Site icon WARREN ELLIS LTD

morning computer sociomediapath

I was faintly disturbed to discover last week that Neal Stephenson has a Substack. And has had it since 2024! Launched a few months before the novel POLOSTAN, it looks like

This is Neal Stephenson on email from, what, fifteen, twenty years ago?

Normally, my only interaction with readers is to go to a Fedex drop box every couple of years and throw in the manuscript of a completed novel. It seems reasonable enough to ask for a little bit more than that! After all, the time commitment is very small: a few minutes tapping out an e-mail message, or a day trip to a conference to speak.

 

For some authors, this works, but in my case, it doesn’t. There is little to nothing that I can offer readers above and beyond what appears in my published writings. It follows that I should devote all my efforts to writing more material for publication, rather than spending a few minutes here, a day there, answering e-mails or going to conferences.

 

Writing novels is hard, and requires vast, unbroken slabs of time. Four quiet hours is a resource that I can put to good use. Two slabs of time, each two hours long, might add up to the same four hours, but are not nearly as productive as an unbroken four. If I know that I am going to be interrupted, I can’t concentrate, and if I suspect that I might be interrupted, I can’t do anything at all. Likewise, several consecutive days with four-hour time-slabs in them give me a stretch of time in which I can write a decent book chapter, but the same number of hours spread out across a few weeks, with interruptions in between them, are nearly useless.

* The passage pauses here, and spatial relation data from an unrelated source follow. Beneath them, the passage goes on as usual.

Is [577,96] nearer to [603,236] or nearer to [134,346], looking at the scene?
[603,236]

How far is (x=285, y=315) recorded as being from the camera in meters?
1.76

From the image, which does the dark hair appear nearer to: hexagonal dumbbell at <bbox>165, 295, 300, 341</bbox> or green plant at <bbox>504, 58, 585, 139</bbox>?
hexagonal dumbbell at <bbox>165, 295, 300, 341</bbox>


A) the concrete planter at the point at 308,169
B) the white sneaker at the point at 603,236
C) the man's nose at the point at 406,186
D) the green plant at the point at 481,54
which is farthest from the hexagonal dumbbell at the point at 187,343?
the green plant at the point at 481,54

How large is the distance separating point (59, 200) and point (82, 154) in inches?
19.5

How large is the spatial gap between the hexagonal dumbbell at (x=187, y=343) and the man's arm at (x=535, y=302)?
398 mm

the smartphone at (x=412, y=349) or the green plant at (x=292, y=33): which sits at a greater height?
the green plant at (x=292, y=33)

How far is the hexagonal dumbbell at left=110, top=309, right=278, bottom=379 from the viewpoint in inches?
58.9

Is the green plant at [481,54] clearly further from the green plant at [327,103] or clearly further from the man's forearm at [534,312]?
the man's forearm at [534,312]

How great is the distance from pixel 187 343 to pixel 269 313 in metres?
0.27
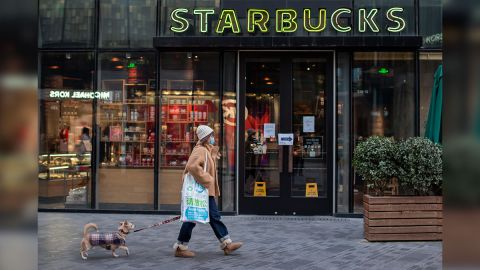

And from a dozen years back, on social media:

using social media has now become part of a novelist’s job. It’s one thing if you stay off social media altogether and cultivate an identity as a Luddite or recluse. But if you have a public Facebook page, Google+ identity, and Twitter feed, as I do, and you don’t actively use them to talk about and promote your work, it strikes people as being a little weird–it sends a mixed message.

 

The best solution I can come up with is this. I’m going to keep the social media presences I mentioned, and maybe sign up for more of them as they come along. With the help of some friends I’m rigging up a way to do automated cross-posting among those platforms. I realize that some people find this off-putting, but it’s the best way for me to make this work. Some of the posts are going to come directly from me, others from my publisher or from people I trust to post content that my social media followers will find interesting. And except in very rare cases I’m not going to read the comments. Because I am a sociomediapath.

That just feels like a really weird switch. That’s like Jonathan Franzen streaming on Twitch.

Yes, obviously I’ve added it to my RSS. It’s Neal Stephenson.